Evaluation of protein and peptide hydrolases in DOCA-salt hypertensive rat treated with chlorthalidone.

We have reported that chlorthalidone (Chlor) prevents the development of heart hypertrophy in deoxycorticosterone acetate (DOCA)-salt hypertensive rats. The present study was carried out to determine whether Chlor (8 mg/day per animal, added to the food, for 20 days) affects kidney and heart hypertrophy in DOCA-salt (8 mg/kg, sc, twice a week) rats by causing alterations in protein and peptide hydrolysis. Heart (left ventricle) and kidney enzyme activities were measured in tissue homogenates from normal-control, salt-control, DOCA-salt and DOCA-salt-Chlor male Wistar rats (N = 6 for each group), using azocasein as the substrate for proteolytic enzymes and specific peptides for prolylendopeptidase (PEP) and multicatalytic proteinase (MCP).

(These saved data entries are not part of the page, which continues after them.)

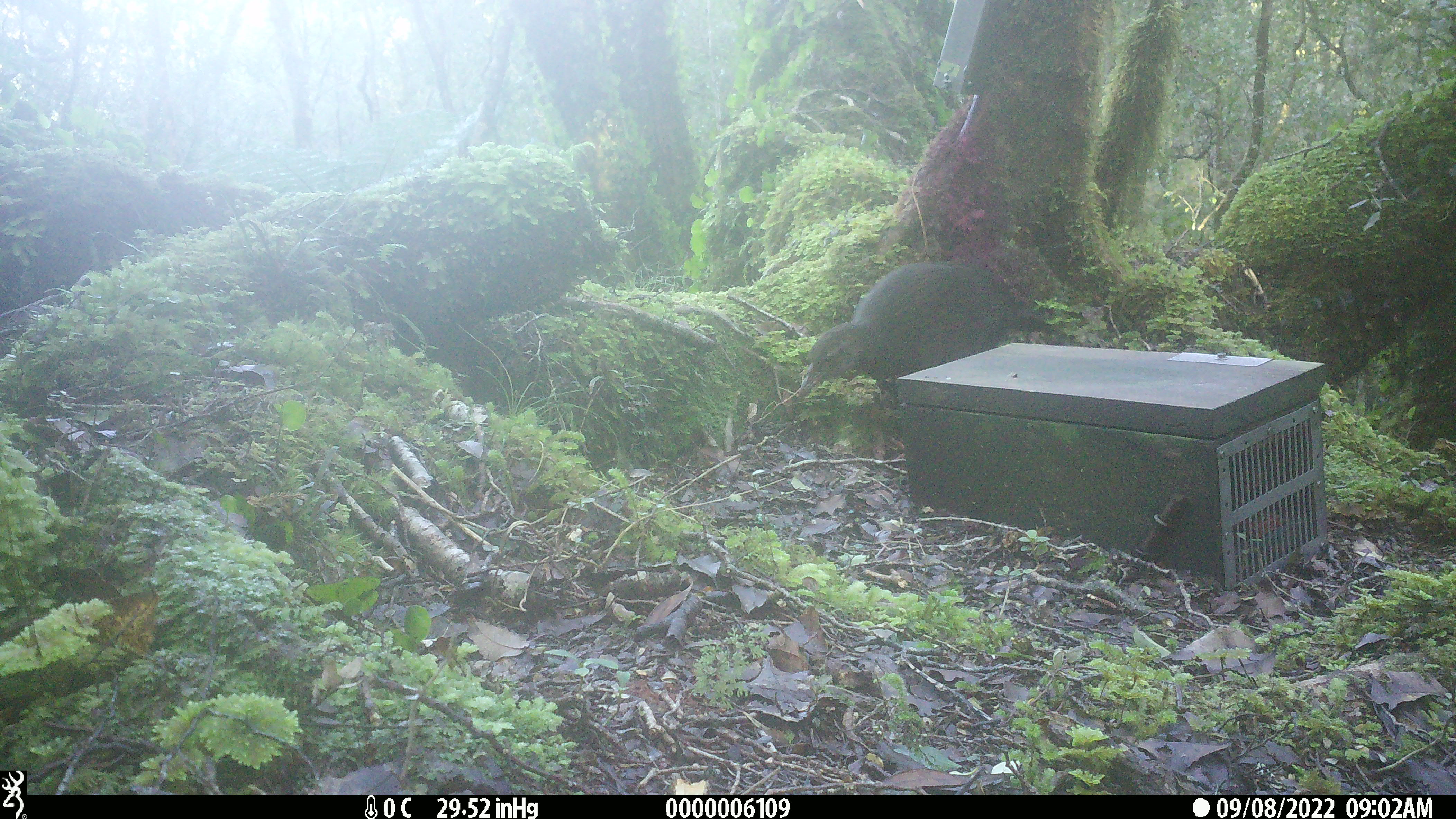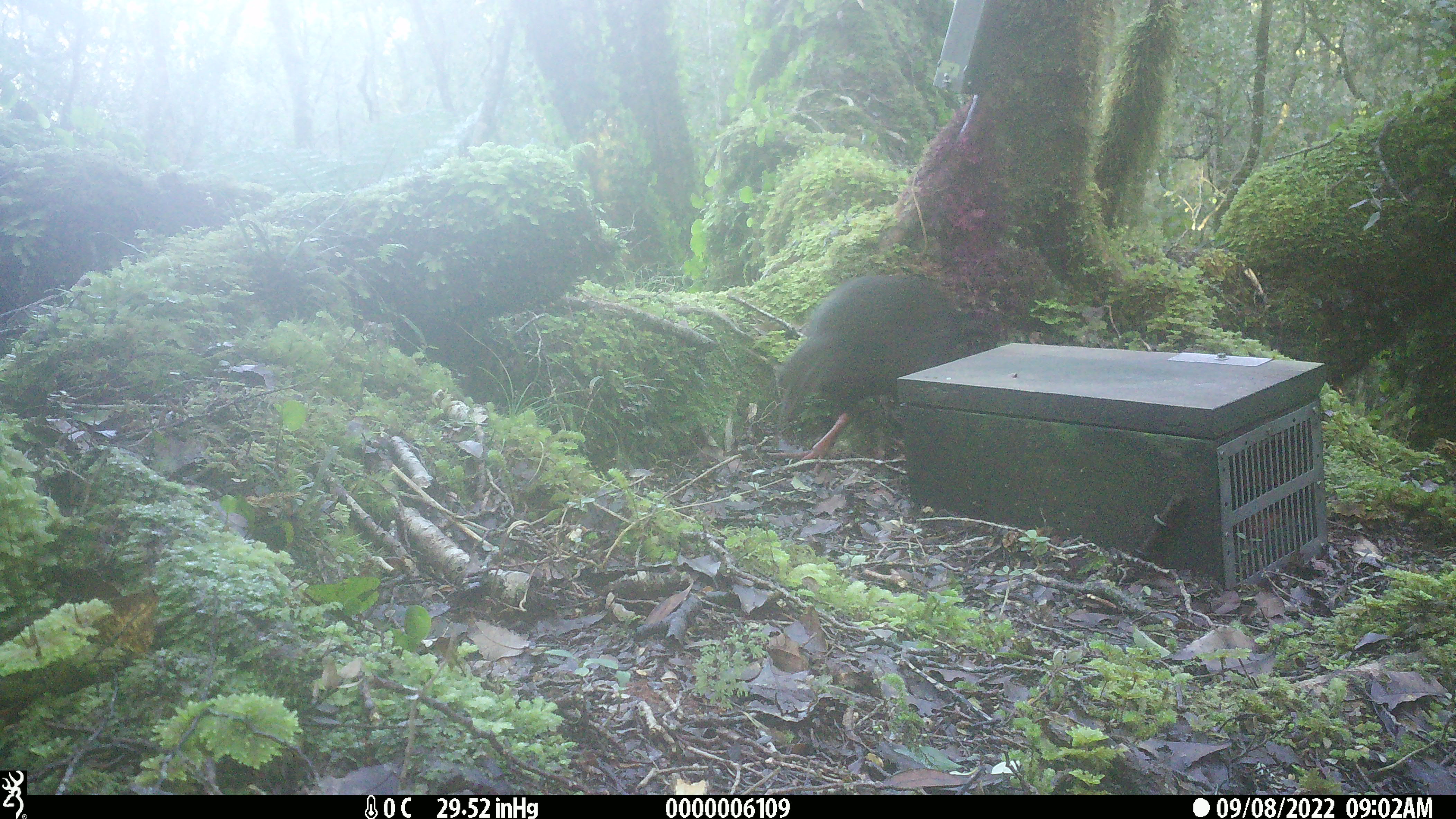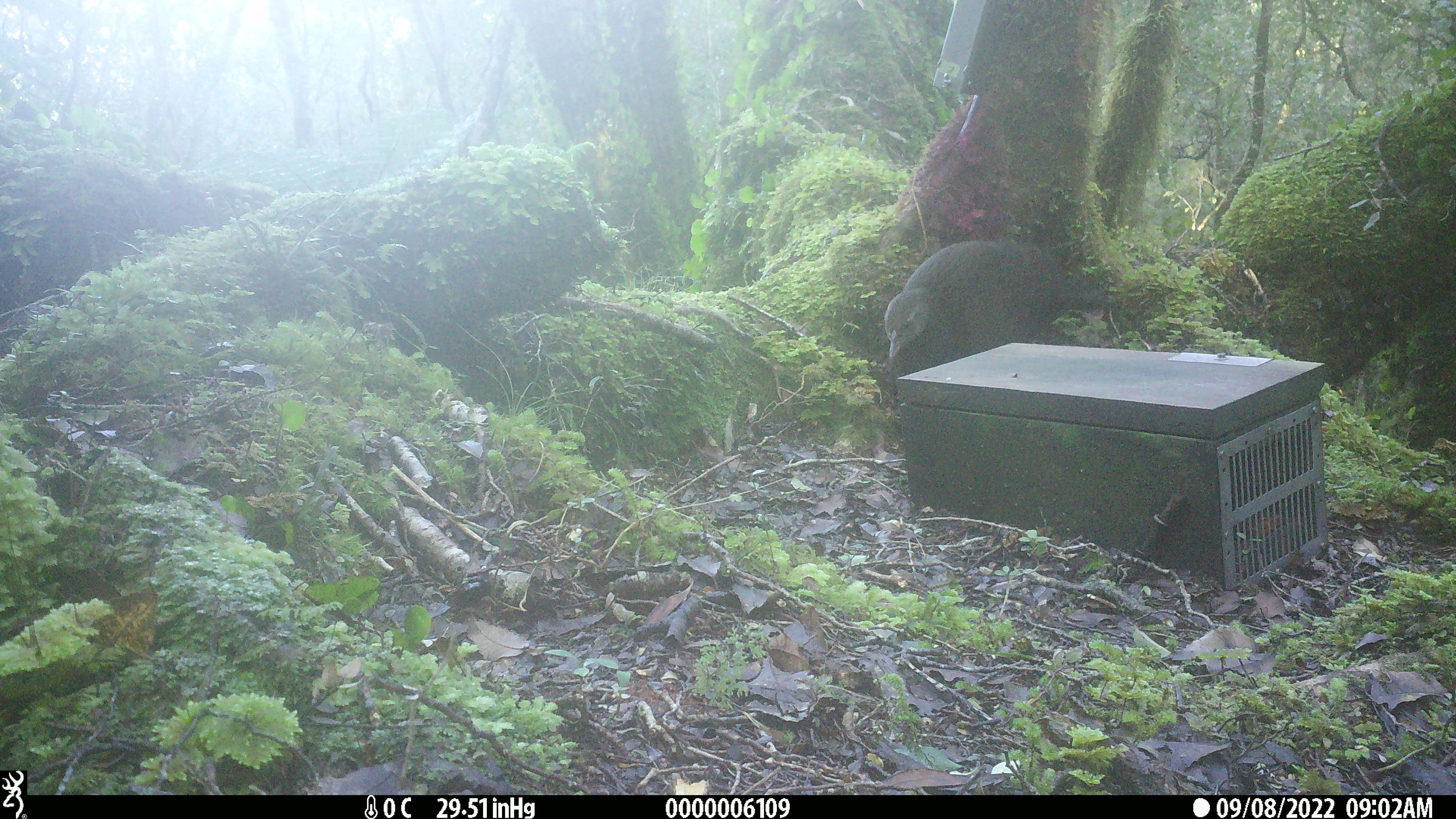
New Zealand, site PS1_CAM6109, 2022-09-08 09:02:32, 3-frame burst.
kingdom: Animalia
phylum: Chordata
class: Aves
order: Gruiformes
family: Rallidae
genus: Gallirallus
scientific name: Gallirallus australis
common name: weka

The tissue weight/body weight ratio increased in parallel to elevation of blood pressure. The left ventricular muscle hypertrophy (26%, P < 0.05) present in the DOCA-salt hypertensive group was completely prevented by simultaneous Chlor treatment. Chlor treatment did not change the kidney hypertrophy (+79%, P < 0.;05) observed in the salt-control (+57%, P < 0.05) and DOCA-salt (+74%, P < 0.05) groups. The hydrolysis of peptides by PEP and MCP was similar in the normal and salt-control groups. The heart PEP activity was 24% higher (P < 0.01) in DOCA-salt rats, whereas MCP activity was not different when compared to control groups. DOCA-salt treatment increased MCP activity in the kidney by 44% while PEP activity did not differ from that of control groups. The hydrolysis of proteins by heart enzymes was increased by salt by 47%. Chlor treatment restored the reduction in protein hydrolysis induced by DOCA-salt (a 21% decrease, P < 0.05) to a level similar to that of the normal-control group. Similarly, Chlor coadministration prevented the 30% reduction in renal proteolytic activity elicited by DOCA-salt treatment. Although Chlor treatment prevented the DOCA-salt-induced reduction in protein hydrolysis, this response did not interfere with kidney hypertrophy. The mechanism by which hypertension produces hypertrophy is unclear, but our results suggest that this structural modification is not related to the activities of some peptidases, e.g. protein and peptide hydrolases.